Benefits of Support Groups in the Postpartum Period
Updated: May 15, 2020
When you have a baby your whole life changes. You now have a little human to care for. You are not sleeping well, you will probably spend the first few weeks at home. Your hormones are up, down, and all around. You may be dealing with mood swings and frustrations with your partner. It can feel isolating; like you are the only one experiencing all of these changes at once. See my blog post here about more ways your life changes after having a child.
Enter support groups.
A support group can be such an important place for new moms. Some benefits from attending a support group are:
1. It is a place where you can share your happy moments and your difficulties with other people who are experiencing similar things. These are your people, and they get it.
2. It can help with the isolation you may be feeling. A support group brings you into a room with other people, and even just being around others one day a week can help with the feelings of isolation.
3. You can ask other moms how they are handling the same issues you are having. Moms love sharing advice. From brands of diapers to how they transition baby from bottle to food. It's a place where you can ask questions and get lots of feedback.

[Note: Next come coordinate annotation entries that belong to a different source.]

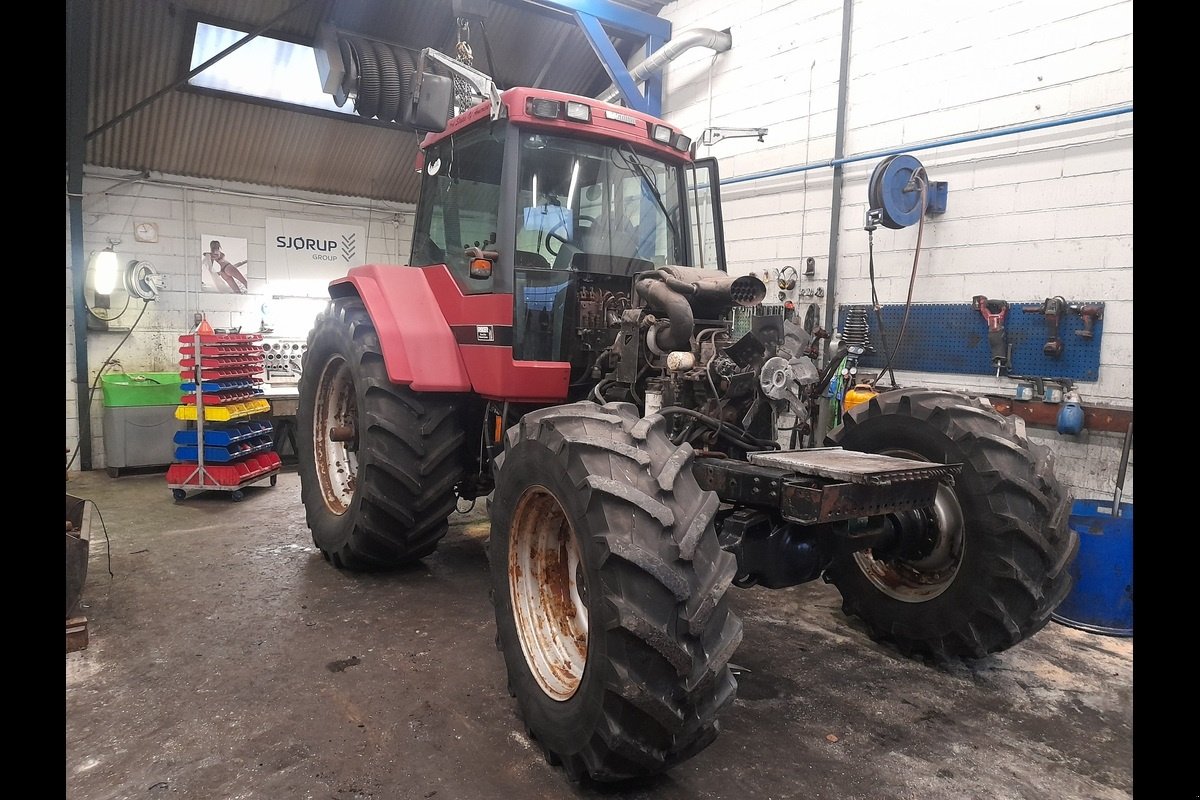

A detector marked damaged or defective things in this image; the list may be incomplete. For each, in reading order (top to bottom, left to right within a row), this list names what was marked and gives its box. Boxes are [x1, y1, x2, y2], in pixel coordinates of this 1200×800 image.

rusty wheel rim [314, 354, 356, 512]
rusty wheel rim [508, 482, 588, 700]
rusty wheel rim [852, 446, 964, 604]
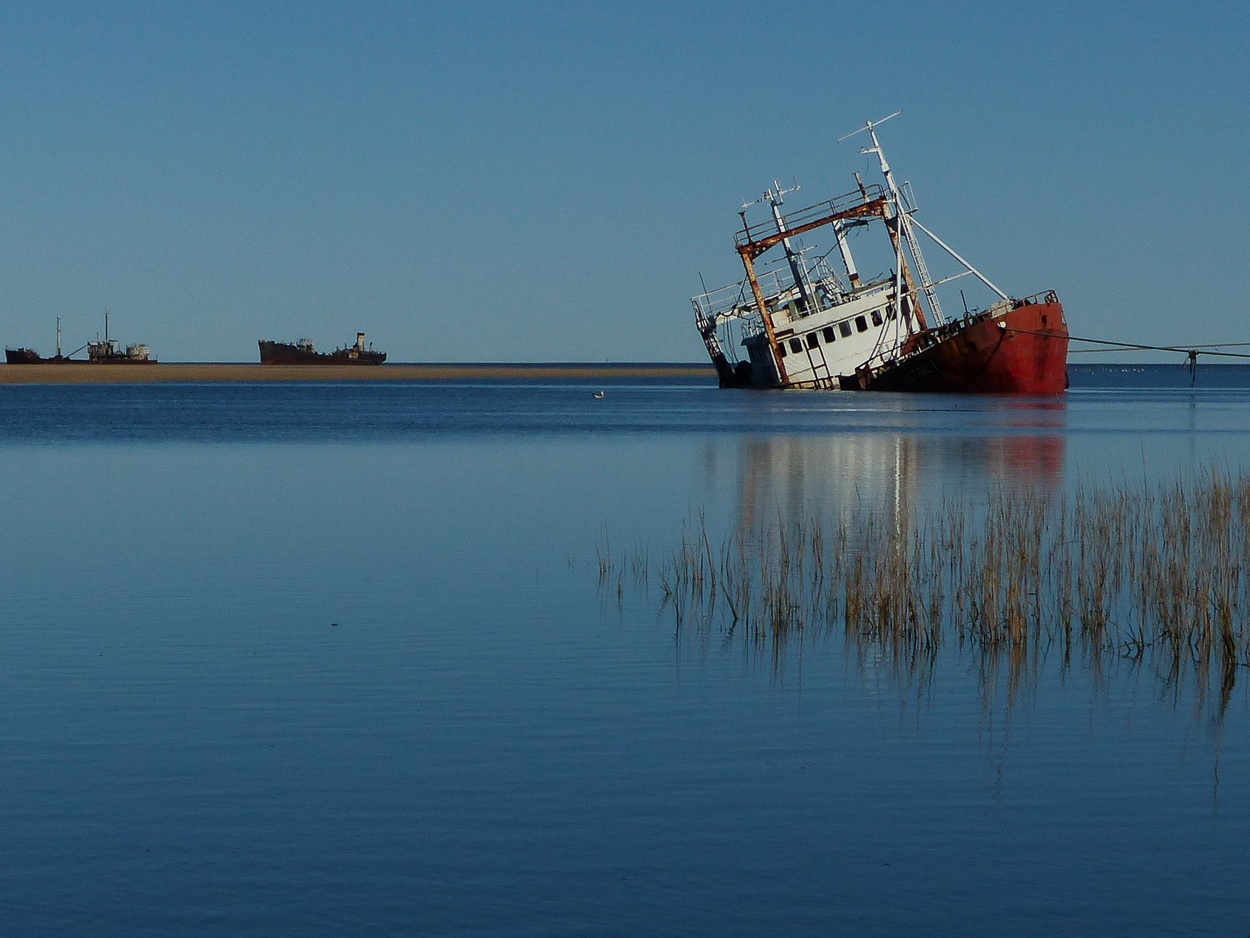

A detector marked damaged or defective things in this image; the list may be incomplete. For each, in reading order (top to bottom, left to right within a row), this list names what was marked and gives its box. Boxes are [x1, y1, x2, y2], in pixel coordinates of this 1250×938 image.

rusty beached ship [695, 113, 1065, 392]
rusty red ship hull [850, 295, 1065, 395]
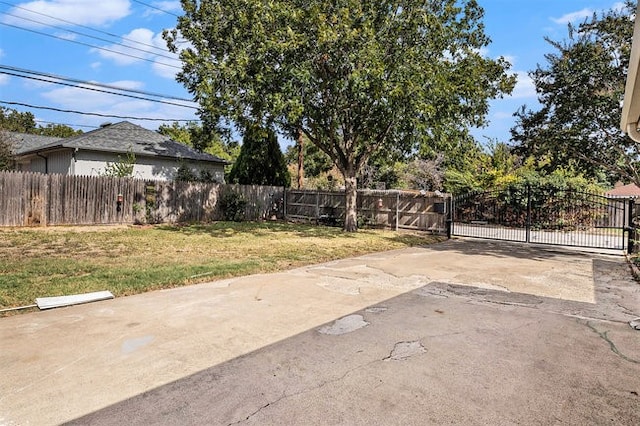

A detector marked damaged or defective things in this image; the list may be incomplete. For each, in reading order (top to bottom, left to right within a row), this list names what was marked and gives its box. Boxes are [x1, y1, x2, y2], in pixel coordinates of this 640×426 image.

cracked concrete [1, 238, 640, 424]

4. It can be a reason to get dressed, brush your teeth, and get out of the house. Sometimes as a new mom, we don't have many reasons to leave the house. Or shower. Having a set time and place to be somewhere can encourage you back into a little bit of a normal routine of self-care.
5. It can give you something to look forward to. In the group I used to run a lot of moms looked forward to the morning we had group. Some would arrive early and talk with the other moms before we started.
6. It is something that is just for you. As a new mom you may be running low on things that you do just for you. This can be one to two hours of time that are just for you to connect with other women, have some social time. Some moms that came to my group would go to Target afterwards, or get coffee just before. It's a time to treat yourself and focus on yourself.
Where can I find a support group?
1. The first place I suggest is searching www.postpartum.net. Postpartum Support International (PSI) has a list of support groups that you can search by your zip code. The support groups are free and led by PSI members who are trained to run support groups.
2. You can talk with your child's pediatrician to see if they know of any support groups for new moms in your area.
3. Talk with your OBGYN or Midwife. They may have a list of local support groups for new moms.
Where can I meet new moms if I don't feel comfortable with a support group?
You may be feeling wary of attending something called a support group. If that is the case, you can try a few of the places listed below to meet new mom friends.
1. Mommy and me groups. There are Mommy and Me workouts, Mommy and Me yoga, Mommy and me dance classes, etc. These would all be great places to get out and meet new moms that have children around the same age as yours.
2. Library story time. Most local public libraries have story times for babies, toddlers, and preschool-aged children. You can arrive to the library a little bit before story time, or stay a little bit after, to allow your child to see and play with other children, and to allow yourself some social time to meet other parents.
Postpartum Depression Support
If you find that you are having more prolonged periods of sadness, anger, anxiety, or other symptoms of depression check in with your OBGYN or General Practitioner. You may need more specialized support for symptoms of Postpartum Depression. This can include individual counseling, group counseling, and/or medication to help you cope with your symptoms. PSI's website has a list of therapists and doctors that you can search by Zip Code as well if you would like to begin your search there.